Postes Canada, une société d’État à mandat commercial depuis 1981, avait adopté toutes sortes de mesures afin de se débarrasser des méthodes du passé lorsqu’elle était un ministère fédéral, y compris, en 1986, l’idée de remplacer des bureaux de poste par des comptoirs en entreprise privée. Je vous en ai fait un résumé avant Noël. La société avait même convaincu le Conseil des relations du travail (CRT) de regrouper ses trop nombreux syndicats, surtout les postiers et les facteurs. Ce qui fut fait en 1989.

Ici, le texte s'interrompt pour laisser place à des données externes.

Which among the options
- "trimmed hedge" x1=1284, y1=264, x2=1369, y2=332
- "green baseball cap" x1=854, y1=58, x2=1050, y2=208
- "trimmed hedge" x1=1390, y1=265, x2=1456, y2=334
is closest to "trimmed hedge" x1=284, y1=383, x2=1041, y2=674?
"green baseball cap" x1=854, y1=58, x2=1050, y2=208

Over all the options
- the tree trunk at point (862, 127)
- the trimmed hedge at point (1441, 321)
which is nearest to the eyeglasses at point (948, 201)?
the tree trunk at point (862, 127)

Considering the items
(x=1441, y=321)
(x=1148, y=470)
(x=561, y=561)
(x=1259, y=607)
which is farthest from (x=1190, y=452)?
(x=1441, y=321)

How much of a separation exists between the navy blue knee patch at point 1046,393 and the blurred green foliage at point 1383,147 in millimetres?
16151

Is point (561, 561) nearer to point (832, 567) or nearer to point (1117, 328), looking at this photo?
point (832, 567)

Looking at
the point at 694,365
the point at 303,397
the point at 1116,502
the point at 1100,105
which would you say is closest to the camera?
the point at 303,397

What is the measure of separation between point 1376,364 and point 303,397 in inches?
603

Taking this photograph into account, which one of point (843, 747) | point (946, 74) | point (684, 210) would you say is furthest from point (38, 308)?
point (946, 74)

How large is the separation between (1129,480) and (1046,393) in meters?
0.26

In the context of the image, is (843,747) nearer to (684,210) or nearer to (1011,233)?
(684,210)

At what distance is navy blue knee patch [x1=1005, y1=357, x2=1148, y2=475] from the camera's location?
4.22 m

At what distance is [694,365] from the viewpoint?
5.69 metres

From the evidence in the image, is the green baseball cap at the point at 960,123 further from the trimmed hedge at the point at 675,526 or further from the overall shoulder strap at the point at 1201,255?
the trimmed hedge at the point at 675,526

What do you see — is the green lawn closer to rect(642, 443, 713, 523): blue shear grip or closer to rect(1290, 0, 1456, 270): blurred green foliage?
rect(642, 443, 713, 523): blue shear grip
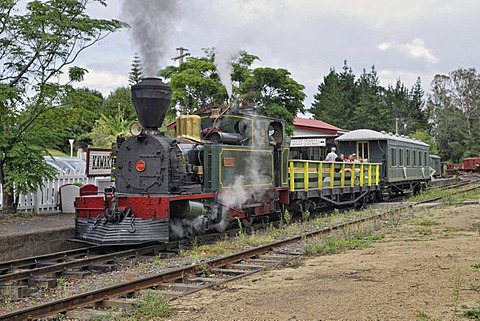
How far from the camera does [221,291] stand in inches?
283

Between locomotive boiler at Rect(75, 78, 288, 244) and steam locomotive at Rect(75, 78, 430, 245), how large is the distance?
0.06ft

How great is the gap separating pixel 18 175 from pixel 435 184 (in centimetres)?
2613

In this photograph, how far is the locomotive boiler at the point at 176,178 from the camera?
1034 cm

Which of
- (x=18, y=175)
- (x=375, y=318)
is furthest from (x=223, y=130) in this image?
(x=375, y=318)

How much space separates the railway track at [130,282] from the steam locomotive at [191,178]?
25.7 inches

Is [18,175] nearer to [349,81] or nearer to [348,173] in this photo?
[348,173]

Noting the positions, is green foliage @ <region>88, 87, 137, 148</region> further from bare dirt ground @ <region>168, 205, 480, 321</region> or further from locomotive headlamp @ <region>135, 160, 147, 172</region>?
bare dirt ground @ <region>168, 205, 480, 321</region>

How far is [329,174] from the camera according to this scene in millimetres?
16797

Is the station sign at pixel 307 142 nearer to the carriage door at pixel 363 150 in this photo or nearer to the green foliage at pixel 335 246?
the carriage door at pixel 363 150

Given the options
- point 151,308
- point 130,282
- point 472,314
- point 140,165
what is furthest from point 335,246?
point 151,308

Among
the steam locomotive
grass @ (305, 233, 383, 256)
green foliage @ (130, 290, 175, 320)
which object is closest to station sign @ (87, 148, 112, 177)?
the steam locomotive

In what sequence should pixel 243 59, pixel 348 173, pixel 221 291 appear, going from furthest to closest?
pixel 243 59 < pixel 348 173 < pixel 221 291

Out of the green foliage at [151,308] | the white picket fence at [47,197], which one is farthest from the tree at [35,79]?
the green foliage at [151,308]

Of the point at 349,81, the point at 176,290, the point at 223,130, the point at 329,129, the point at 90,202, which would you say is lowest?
the point at 176,290
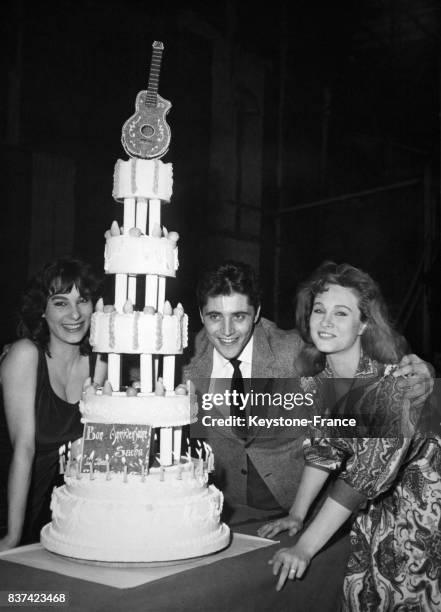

En fait, le CRT avait décrété la tenue d’un vote afin de laisser aux employés le choix de ce qui serait leur nouveau syndicat : le Syndicat des postiers du Canada (travailleurs internes) et l’Union des facteurs du Canada (travailleurs externes). Le premier a remporté la confiance de la majorité des travailleurs et deviendrait ainsi le seul agent négociateur avec l’employeur pour ces deux groupes d’employés, les plus importants parmi tout le personnel de l’entreprise. Je me souviens d’avoir rédigé un communiqué interne pour annoncer cette nouvelle alors que j’étais aux communications avec les employés. En fait, j’étais retourné à Hawkesbury, où je résidais toujours, à 5 h 30 le matin… une petite journée de 23 heures sans interruption… le jour même où mon nouveau directeur (Antoine Normand) commençait. Il m’avait téléphoné pour se rassurer que je n’avais aucune intention de retourner au travail ce jour-là.
L’année suivante (1990), je passe au groupe des relations avec les médias, sous la direction de Jack Van Dusen (un ancien journaliste et membre de cette famille de communicateurs de père en fils et de frères/sœurs en neveux/nièces que sont les Van Dusen à Ottawa). Jack était venu me recruter sans passer par les canaux habituels des ressources humaines, ce qui lui a valu quelques problèmes. Entre temps, il faudra quasiment une année à Antoine pour qu’il me parle de nouveau. La politique de bureau n’est pas toujours de tout repos.
Comme je disais, le nouveau syndicat n’allait pas se faire tasser dans un coin du jour au lendemain. Au contraire. Le Syndicat des postiers du Canada, ne l’oubliez pas, avait été, en 1981, le premier syndicat canadien à obtenir le congé de maternité pour ses membres. Ce n’est qu’un exemple de ses gains. À l’époque, la poste constituait un véritable monopole des communications imprimées ou écrites; l’électronique n’existait pas encore et le télécopieur s’installerait vers la même époque. Les syndiqués savaient très bien qu’ils pouvaient paralyser tout un système et obtenir tous les gains ouvriers qu’ils souhaitaient.
Les premières négociations de 1991, qui suivaient ce regroupement, allaient nécessairement être ardues et complexes. L’employeur le savait. Le syndicat aussi. Retenez que son slogan était et est encore : « La lutte continue », ce qui laisse supposer, bien sûr, qu’il n’y a pas de fin en perspective.
Ces négociations se poursuivent depuis de longs mois quand au début d’août, pendant mes vacances, je reçois un appel de mon directeur Jack : « Tu t’en vas au Château. Fais tes valises. » Deux collègues porte-parole, Ida Irwin et Deborah Saucier, y sont déjà, de même qu’une agente de soutien, Lynn Hewett. Nous y passerons les trois prochains mois, 24 heures sur 24, sept jours sur sept. Nous, des relations avec les médias, et toute l’équipe des relations du travail.